- EXTRACTED TEXT:

The rage is deep, informed, and unassailable.  It’s difficult to engage with because of it’s size and scope but at the same time completely understandable, relatable, and isolating.

“Like, why blame Mark Twain because you don’t have the patience and courage to explain to your children that the ‘n-word’ exists and that during the course of their sheltered little lives they may one day be called a ‘nigger’ or, even worse, deign to call somebody else a ‘nigger.’  No one will ever refer to them as ‘little black euphemisms,’ so welcome to the American lexicon – Nigger!”

Which makes it interesting to read: as a non-black, female living on the other side of the world, you would think there is little to relate to here.  I think past reviewers have used such strenuous adjectives describing this book because it is discomforting and difficult to think about the role we play in the world Beatty inhabits.  No one is clean, no one is safe.  The anger is indiscriminate but also justified, and a lot of people don’t want to understand that and confront their personal contribution or why they are responding the way they are.

“…when folks say, ‘Why can’t we talk about race more honestly?’ What they really mean is ‘Why can’t you niggers be more reasonable?’ or ‘Fuck you, white boy.  If I said what I really wanted to say, I’d get fired even faster than you’d fire me if race were any easier to talk about.’  And by race we mean ‘niggers,’ because no one of any persuasion seems to have any difficulty talking out-of-pocket shit about Native Americans, Latinos, Asians, and America’s newest race, the Celebrity.”

(Entries of labeled boxes)
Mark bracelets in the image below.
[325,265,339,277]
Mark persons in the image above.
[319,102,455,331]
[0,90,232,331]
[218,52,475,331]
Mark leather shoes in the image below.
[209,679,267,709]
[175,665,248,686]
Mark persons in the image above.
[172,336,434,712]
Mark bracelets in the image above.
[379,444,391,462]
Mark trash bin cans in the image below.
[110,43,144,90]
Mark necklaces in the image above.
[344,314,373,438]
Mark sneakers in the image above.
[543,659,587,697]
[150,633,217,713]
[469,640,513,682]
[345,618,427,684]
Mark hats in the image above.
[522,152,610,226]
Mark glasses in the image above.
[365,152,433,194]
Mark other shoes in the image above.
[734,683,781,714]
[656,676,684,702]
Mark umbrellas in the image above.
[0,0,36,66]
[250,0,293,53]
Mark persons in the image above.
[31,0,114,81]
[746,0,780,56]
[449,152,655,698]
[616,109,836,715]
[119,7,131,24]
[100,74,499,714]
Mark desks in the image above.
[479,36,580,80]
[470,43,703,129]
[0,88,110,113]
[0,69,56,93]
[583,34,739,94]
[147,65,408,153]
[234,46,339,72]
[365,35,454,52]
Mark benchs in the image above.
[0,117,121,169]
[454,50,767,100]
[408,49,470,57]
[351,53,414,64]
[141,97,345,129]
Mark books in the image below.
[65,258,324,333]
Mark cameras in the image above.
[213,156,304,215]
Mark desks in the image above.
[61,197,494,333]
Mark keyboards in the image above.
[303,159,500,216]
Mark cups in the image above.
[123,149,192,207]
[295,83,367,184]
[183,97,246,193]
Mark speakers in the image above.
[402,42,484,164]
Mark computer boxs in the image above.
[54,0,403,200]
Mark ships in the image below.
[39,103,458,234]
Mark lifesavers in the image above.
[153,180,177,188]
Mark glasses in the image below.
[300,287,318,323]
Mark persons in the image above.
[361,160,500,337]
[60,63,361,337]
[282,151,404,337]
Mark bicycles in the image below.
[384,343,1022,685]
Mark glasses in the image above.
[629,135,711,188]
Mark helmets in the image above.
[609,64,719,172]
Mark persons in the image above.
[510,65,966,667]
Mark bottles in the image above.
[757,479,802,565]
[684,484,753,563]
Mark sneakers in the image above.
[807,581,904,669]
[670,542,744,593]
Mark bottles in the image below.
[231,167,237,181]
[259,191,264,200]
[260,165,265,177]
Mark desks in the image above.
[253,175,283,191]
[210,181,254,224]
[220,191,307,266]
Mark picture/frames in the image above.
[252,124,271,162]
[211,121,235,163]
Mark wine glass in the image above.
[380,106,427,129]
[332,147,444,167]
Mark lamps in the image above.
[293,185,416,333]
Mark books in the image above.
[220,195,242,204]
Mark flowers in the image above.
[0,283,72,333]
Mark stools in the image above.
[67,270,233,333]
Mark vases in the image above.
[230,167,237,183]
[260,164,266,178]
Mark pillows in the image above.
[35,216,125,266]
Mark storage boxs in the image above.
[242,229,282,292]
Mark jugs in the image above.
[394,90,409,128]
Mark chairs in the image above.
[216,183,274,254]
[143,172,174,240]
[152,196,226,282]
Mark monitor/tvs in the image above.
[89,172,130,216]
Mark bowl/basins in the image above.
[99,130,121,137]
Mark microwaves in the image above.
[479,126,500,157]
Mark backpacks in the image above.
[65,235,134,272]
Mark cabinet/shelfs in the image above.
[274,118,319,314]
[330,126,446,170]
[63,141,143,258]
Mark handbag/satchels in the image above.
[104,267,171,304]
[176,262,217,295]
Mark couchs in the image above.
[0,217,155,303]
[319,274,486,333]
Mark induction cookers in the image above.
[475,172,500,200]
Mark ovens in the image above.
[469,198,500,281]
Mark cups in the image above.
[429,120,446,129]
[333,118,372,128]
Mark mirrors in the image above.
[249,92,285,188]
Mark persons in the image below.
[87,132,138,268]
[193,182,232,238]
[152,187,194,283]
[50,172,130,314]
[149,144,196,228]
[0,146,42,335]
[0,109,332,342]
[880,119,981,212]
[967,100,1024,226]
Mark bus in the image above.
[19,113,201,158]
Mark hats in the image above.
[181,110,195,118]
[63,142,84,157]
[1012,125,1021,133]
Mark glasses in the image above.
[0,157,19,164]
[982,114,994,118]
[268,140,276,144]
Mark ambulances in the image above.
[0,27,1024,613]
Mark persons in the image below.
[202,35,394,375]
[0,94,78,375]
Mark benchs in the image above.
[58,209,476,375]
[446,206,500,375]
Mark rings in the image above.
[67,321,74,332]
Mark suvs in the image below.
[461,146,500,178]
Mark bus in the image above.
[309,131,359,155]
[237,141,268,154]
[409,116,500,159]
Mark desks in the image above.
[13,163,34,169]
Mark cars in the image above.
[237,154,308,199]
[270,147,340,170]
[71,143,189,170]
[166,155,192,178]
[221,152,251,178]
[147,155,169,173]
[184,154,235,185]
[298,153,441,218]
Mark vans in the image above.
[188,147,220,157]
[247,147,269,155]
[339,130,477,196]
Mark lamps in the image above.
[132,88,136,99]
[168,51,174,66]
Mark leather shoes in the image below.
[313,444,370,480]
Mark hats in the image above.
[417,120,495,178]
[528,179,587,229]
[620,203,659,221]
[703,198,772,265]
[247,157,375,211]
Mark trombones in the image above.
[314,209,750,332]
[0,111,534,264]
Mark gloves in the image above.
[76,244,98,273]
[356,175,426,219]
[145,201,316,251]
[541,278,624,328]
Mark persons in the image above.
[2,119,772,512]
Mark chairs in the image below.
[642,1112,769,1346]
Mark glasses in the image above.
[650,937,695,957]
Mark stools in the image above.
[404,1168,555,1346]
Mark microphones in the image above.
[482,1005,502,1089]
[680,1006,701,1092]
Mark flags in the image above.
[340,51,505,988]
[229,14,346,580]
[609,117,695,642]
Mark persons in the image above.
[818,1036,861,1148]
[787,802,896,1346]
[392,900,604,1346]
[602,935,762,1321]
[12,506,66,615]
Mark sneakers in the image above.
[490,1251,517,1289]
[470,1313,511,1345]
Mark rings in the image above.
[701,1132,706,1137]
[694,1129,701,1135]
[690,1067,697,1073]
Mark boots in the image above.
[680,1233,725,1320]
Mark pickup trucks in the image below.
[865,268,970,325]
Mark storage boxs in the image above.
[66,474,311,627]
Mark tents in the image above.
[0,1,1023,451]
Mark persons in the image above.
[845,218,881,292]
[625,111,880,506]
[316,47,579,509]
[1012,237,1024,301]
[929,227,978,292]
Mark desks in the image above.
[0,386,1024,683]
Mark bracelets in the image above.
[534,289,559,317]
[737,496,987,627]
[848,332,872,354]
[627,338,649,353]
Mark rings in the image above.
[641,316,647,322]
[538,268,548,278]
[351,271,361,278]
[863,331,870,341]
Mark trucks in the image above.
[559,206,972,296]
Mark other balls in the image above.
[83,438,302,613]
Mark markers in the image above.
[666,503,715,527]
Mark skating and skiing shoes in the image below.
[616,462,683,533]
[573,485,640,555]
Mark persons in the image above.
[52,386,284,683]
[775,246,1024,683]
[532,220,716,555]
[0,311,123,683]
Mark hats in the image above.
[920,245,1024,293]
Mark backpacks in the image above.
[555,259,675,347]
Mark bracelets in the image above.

- TASK INSTRUCTIONS:
a – Retype everything in the review from "Which makes it" down to "way they are.".
b – Put this sentence from the review into Spanish: "The rage is deep, informed, and unassailable."
These entries come from a separate source.

- SOLUTIONS BELOW:
a –
Which makes it interesting to read: as a non-black, female living on the other side of the world, you would think there is little to relate to here.  I think past reviewers have used such strenuous adjectives describing this book because it is discomforting and difficult to think about the role we play in the world Beatty inhabits.  No one is clean, no one is safe.  The anger is indiscriminate but also justified, and a lot of people don’t want to understand that and confront their personal contribution or why they are responding the way they are.

b – La rabia es profunda, fundamentada e inexpugnable.